Telehealth pricing has quietly split into two models. The older one is pay-per-visit: you're billed for each appointment, similar to how an in-person copay works. The newer one, increasingly common in 2026, is membership — a flat monthly fee that includes some bundle of visits, messaging access, or unlimited consultations within a defined scope.
Both are legitimate business models. Neither is automatically the better deal. Which one saves you money depends entirely on how often you'd actually use it — and platforms betting on the subscription model are, by definition, betting that a meaningful share of subscribers will use less than they're paying for.
The math that actually matters
Take a hypothetical membership at $30/month that includes unlimited visits, versus a pay-per-visit platform charging $50 per appointment. The subscription wins if you'd have three or more visits a year. It loses if you'd have one or two. Most people underestimate how infrequently they actually use on-demand healthcare until they run the numbers against their own history rather than an aspirational "I'll use this all the time" assumption.

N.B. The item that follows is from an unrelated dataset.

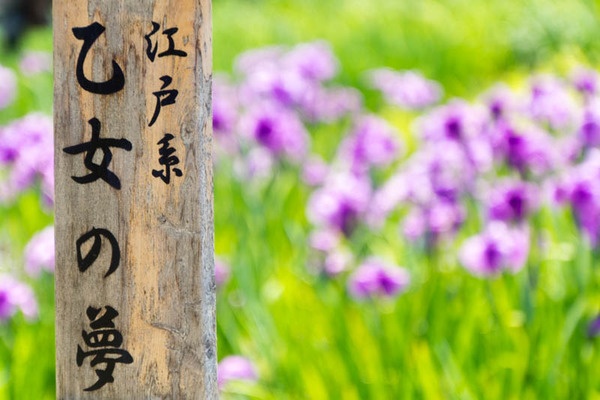 花しょうぶ園-1905256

The question to ask yourself before subscribing
Look at your actual visits to any doctor — telehealth or in-person — over the past 12 months, not how often you think you should go. Divide the annual subscription cost by that number. If the result is higher than what you'd pay per visit elsewhere, the subscription is costing you money, not saving it.
Where subscriptions genuinely make sense
- Chronic condition management requiring frequent check-ins — diabetes, hypertension, ongoing GLP-1 dose titration — where multiple visits a year are close to guaranteed
- Families with kids, who tend to generate more unplanned "is this worth a doctor visit" moments than adults living alone
- Anyone currently avoiding care because of per-visit cost anxiety — a flat fee removes the "is this worth $50" hesitation that sometimes leads people to skip care they actually needed
Where pay-per-visit is usually the better deal
- Generally healthy people who see a doctor once or twice a year for anything acute
- Anyone whose primary need is a single specific thing — a hair loss prescription refill, one dermatology consult — rather than ongoing multi-purpose access
- People who already have solid insurance-covered primary care and would only use a telehealth platform occasionally as a supplement
A subscription is a bet on your future usage. Run the numbers on your past usage before you take it.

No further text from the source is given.